- **Exercise details**
Please check the ITC complaint news below: how many respondents does Skull Shaver's complaint name?

- **Document section**
§ §
New Complaint: Electronic Shavers and Components and Accessories Thereof

On October 13, the ITC received a new Section 337 alleging infringement of a patent describing an electric shaver that “fits the user’s hand.”  The complaint, Skull Shaver, names 11 different respondents, accusing two of those of also infringing a design patent.  This case appears to fit the description of a genuinely useful Section 337 investigation in which a trade remedy can serve the public interest instead of merely providing an avenue to circumvent federal court.  Due to the agency’s broad (and growing) jurisdiction, cases like this make up only a small portion of the ITC’s patent docket.

In urging the ITC to issue a general exclusion order, Skull Shaver notes:

There are numerous entities located outside the United States that offer for sale on the Internet various Electric Shavers that infringe Skull Shaver’s ’528 patent. Although Skull Shaver has succeeded in building a market for premium shaver electric shaver products, the nature of these products and the components from which they are assembled lend themselves to foreign manufactures being able to quickly and easily configure their factories to produce lower quality, infringing products.

Request for Early Disposition: Automated Storage and Retrieval Systems, Robots, and Components Thereof

Earlier this month, Norway-based AutoStore filed a Section 337 complaint against UK-based Ocado asserting a series of patents that describe “a robot for transporting storage bins.”  On October 15, Ocado submitted a request for non-institution or early disposition arguing that AutoStore’s domestic industry arguments are inadequate and suspiciously vague.

The complainant’s “domestic industry product” was developed abroad and is manufactured abroad.  And domestic investments related to that product are limited to the sales and service operations of complainant’s U.S. subsidiary and unnamed “partners” in the United States.  Respondents argue:

Here, where there is no evidence that AutoStore’s own activities related to the alleged DIPs are significant/substantial, or that the third parties on which AutoStore relies for the bulk of its domestic industry case will produce the information AutoStore needs, the issues presented are precisely what the Commission envisioned in creating the 100-Day Program.
§ §
- **Data excerpts**
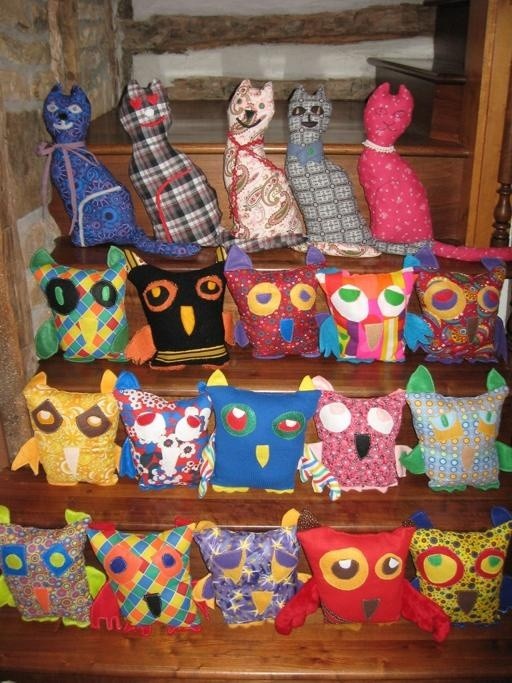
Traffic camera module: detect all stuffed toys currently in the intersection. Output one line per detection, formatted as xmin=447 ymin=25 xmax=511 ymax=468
xmin=313 ymin=252 xmax=435 ymax=364
xmin=223 ymin=243 xmax=329 ymax=360
xmin=191 ymin=507 xmax=312 ymax=629
xmin=357 ymin=81 xmax=511 ymax=262
xmin=197 ymin=369 xmax=342 ymax=502
xmin=410 ymin=506 xmax=512 ymax=628
xmin=275 ymin=510 xmax=451 ymax=643
xmin=36 ymin=82 xmax=202 ymax=257
xmin=122 ymin=243 xmax=227 ymax=371
xmin=284 ymin=83 xmax=436 ymax=256
xmin=117 ymin=77 xmax=309 ymax=253
xmin=11 ymin=369 xmax=122 ymax=486
xmin=113 ymin=369 xmax=212 ymax=490
xmin=414 ymin=243 xmax=507 ymax=365
xmin=298 ymin=375 xmax=413 ymax=493
xmin=399 ymin=363 xmax=512 ymax=493
xmin=29 ymin=245 xmax=131 ymax=362
xmin=223 ymin=77 xmax=382 ymax=258
xmin=88 ymin=516 xmax=210 ymax=636
xmin=0 ymin=504 xmax=107 ymax=629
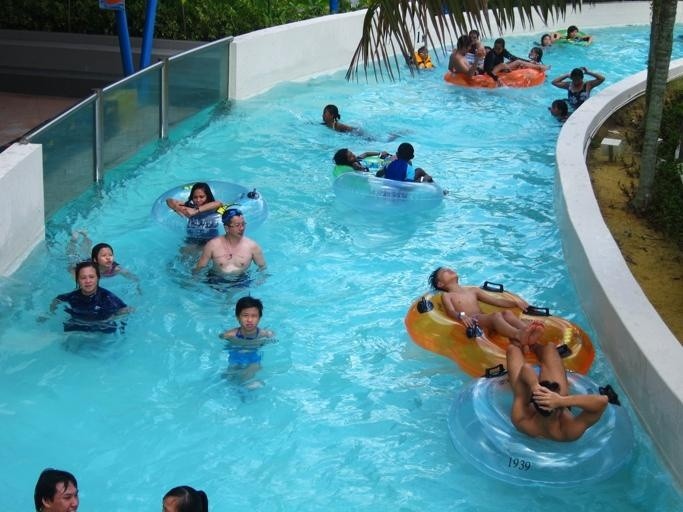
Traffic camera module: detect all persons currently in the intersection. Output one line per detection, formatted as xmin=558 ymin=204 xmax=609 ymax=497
xmin=429 ymin=264 xmax=545 ymax=350
xmin=404 ymin=23 xmax=606 ymax=123
xmin=374 ymin=143 xmax=450 ymax=204
xmin=60 ymin=226 xmax=141 ymax=290
xmin=332 ymin=148 xmax=392 ymax=173
xmin=165 ymin=182 xmax=224 ymax=255
xmin=288 ymin=102 xmax=416 ymax=147
xmin=34 ymin=466 xmax=80 ymax=512
xmin=35 ymin=256 xmax=137 ymax=337
xmin=161 ymin=484 xmax=209 ymax=512
xmin=190 ymin=208 xmax=269 ymax=289
xmin=505 ymin=338 xmax=610 ymax=444
xmin=211 ymin=294 xmax=276 ymax=380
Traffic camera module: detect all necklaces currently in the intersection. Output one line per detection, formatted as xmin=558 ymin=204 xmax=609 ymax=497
xmin=227 ymin=252 xmax=233 ymax=261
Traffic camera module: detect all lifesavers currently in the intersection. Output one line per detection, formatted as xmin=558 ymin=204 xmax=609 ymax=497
xmin=552 ymin=29 xmax=590 ymax=47
xmin=404 ymin=281 xmax=595 ymax=377
xmin=333 ymin=172 xmax=444 ymax=210
xmin=445 ymin=362 xmax=634 ymax=487
xmin=445 ymin=68 xmax=545 ymax=87
xmin=152 ymin=180 xmax=267 ymax=238
xmin=333 ymin=154 xmax=413 ymax=178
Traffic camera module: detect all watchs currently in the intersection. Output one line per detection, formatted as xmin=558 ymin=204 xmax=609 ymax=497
xmin=457 ymin=310 xmax=467 ymax=321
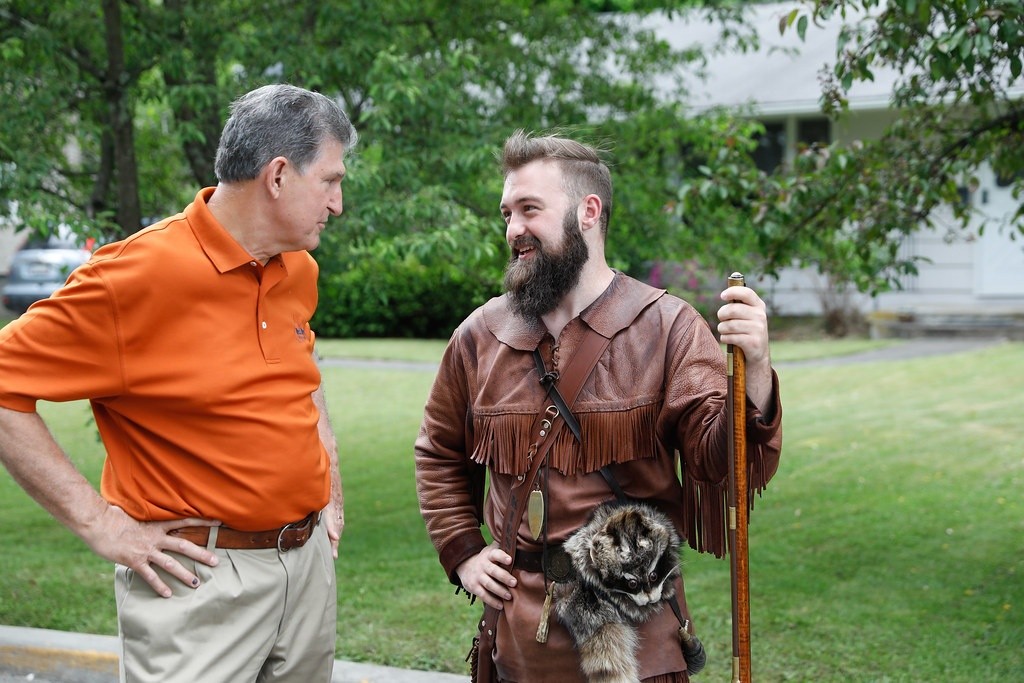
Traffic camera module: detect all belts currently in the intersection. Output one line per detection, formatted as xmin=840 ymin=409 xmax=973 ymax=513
xmin=165 ymin=508 xmax=324 ymax=554
xmin=512 ymin=542 xmax=580 ymax=584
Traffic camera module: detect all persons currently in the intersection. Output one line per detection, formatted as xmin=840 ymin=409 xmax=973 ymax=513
xmin=0 ymin=83 xmax=358 ymax=683
xmin=412 ymin=125 xmax=781 ymax=683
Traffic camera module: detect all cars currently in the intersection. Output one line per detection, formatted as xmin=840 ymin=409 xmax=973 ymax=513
xmin=2 ymin=248 xmax=92 ymax=314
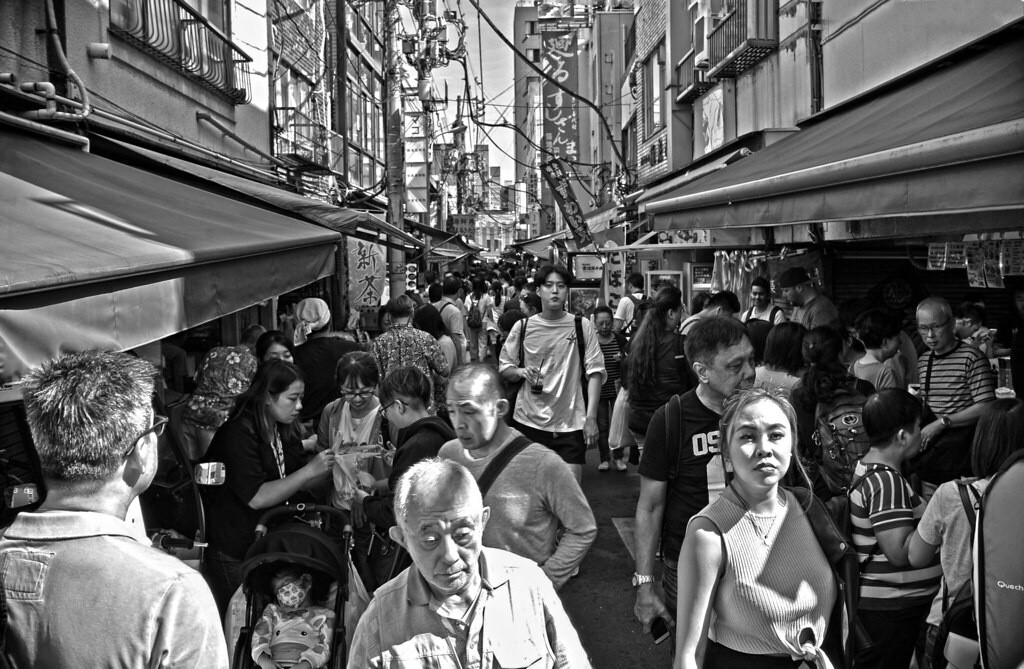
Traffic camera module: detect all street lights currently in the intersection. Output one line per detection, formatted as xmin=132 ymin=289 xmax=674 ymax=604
xmin=423 ymin=125 xmax=469 ymax=269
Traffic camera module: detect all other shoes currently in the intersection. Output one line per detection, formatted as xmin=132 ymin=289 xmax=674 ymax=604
xmin=571 ymin=566 xmax=580 ymax=578
xmin=612 ymin=457 xmax=627 ymax=471
xmin=598 ymin=460 xmax=609 ymax=471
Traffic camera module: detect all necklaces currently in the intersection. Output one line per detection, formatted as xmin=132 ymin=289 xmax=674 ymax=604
xmin=747 ymin=497 xmax=780 ymax=546
xmin=350 ymin=399 xmax=375 ymax=431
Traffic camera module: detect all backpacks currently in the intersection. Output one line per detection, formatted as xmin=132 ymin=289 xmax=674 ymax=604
xmin=932 ymin=484 xmax=977 ymax=669
xmin=808 ymin=374 xmax=872 ymax=496
xmin=621 ymin=293 xmax=648 ymax=337
xmin=824 ymin=468 xmax=905 ymax=598
xmin=466 ymin=294 xmax=486 ymax=329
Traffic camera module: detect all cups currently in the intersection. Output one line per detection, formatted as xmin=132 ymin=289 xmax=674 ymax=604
xmin=530 ymin=372 xmax=544 ymax=394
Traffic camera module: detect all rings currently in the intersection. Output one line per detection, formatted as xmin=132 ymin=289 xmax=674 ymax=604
xmin=325 ymin=450 xmax=328 ymax=454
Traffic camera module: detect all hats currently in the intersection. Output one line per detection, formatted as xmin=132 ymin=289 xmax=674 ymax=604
xmin=779 ymin=266 xmax=818 ymax=288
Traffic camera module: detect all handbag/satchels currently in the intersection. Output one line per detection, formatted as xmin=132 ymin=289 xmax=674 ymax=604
§ §
- **Result of this exercise**
11